Embora seja há muito tempo, pelos padrões humanos, isto é notavelmente rápido em termos evolutivos. Os distintos planos corporais de parentes de peixes chatos como o peixe-lua e o peixe de bico levaram 2-3 vezes mais tempo a evoluir, enquanto podemos também comparar o tempo que levou para que os humanos anatomicamente modernos evoluíssem (cerca de 7 milhões de anos) ou as baleias evoluíssem o seu plano corporal (cerca de 20 milhões de anos). De facto, alguns milhões de anos é o mesmo tempo estimado para a diversificação de algumas radiações de peixes ciclídeos em lagos africanos, há muito considerado um exemplo preeminente de evolução ‘explosiva’.

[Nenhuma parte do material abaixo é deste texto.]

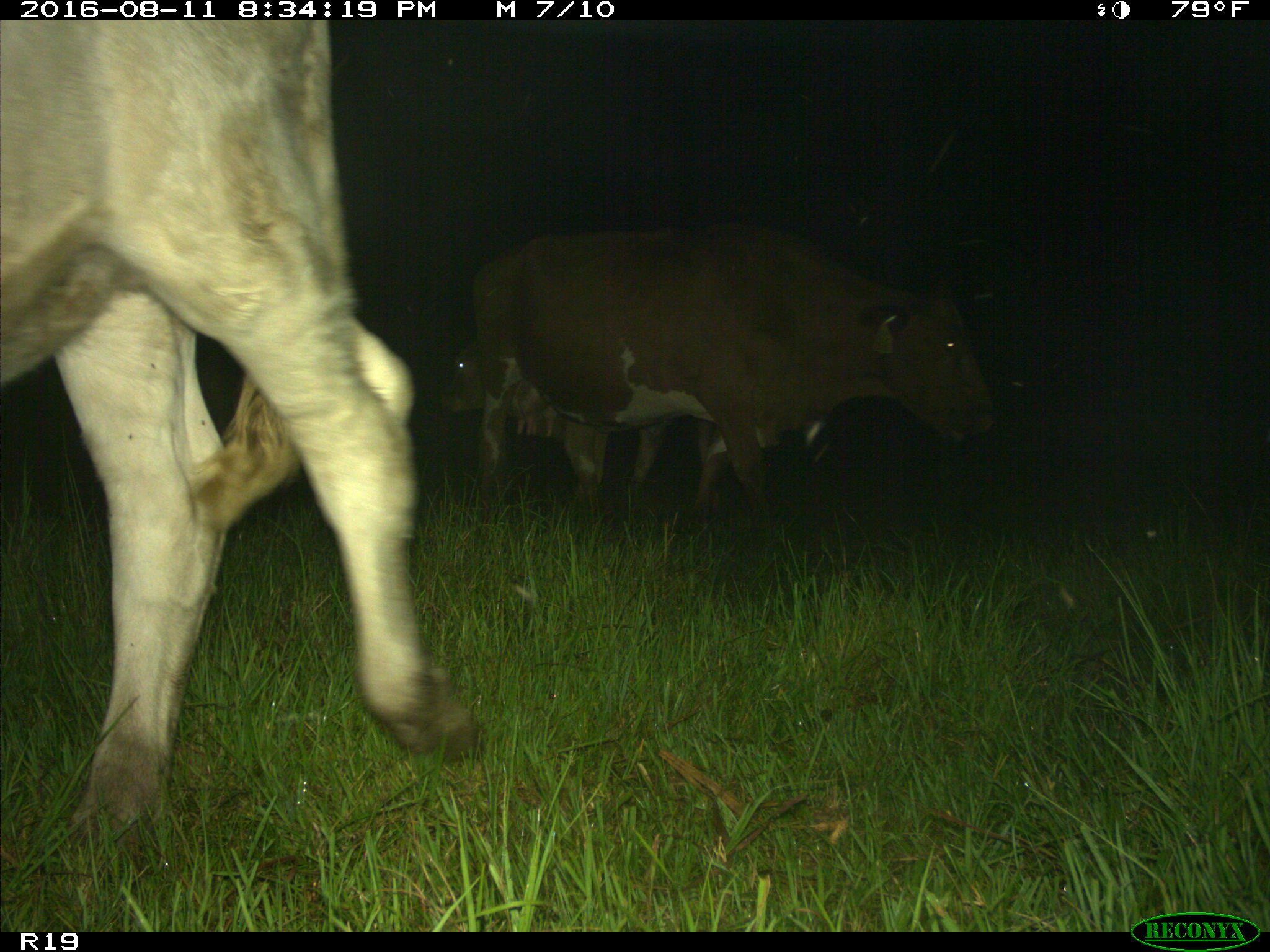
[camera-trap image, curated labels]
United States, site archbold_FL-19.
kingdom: Animalia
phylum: Chordata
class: Mammalia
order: Artiodactyla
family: Bovidae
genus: Bos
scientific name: Bos taurus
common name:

Peixes planos parecem então ser emblemáticos de um problema comum na reconstrução das histórias evolutivas de linhagens em rápida evolução. Quando a evolução se move tão rapidamente, deixa menos ‘evidência’, sob a forma de outras alterações genéticas que permitem a determinação de relações dentro de uma linhagem. A utilização de grandes conjuntos de dados, como os fornecidos pela sequência de alta produção de UCEs, torna-se necessária em tais casos para desembaraçar as relações evolutivas.

Flatfish, então, são duplamente notáveis. A sua morfologia incrivelmente distinta é de facto uma adaptação única que evoluiu, mas uma vez. Percebemos agora que são também notáveis por terem sofrido mudanças tão drásticas em nada mais do que o piscar de um olho evolutivo.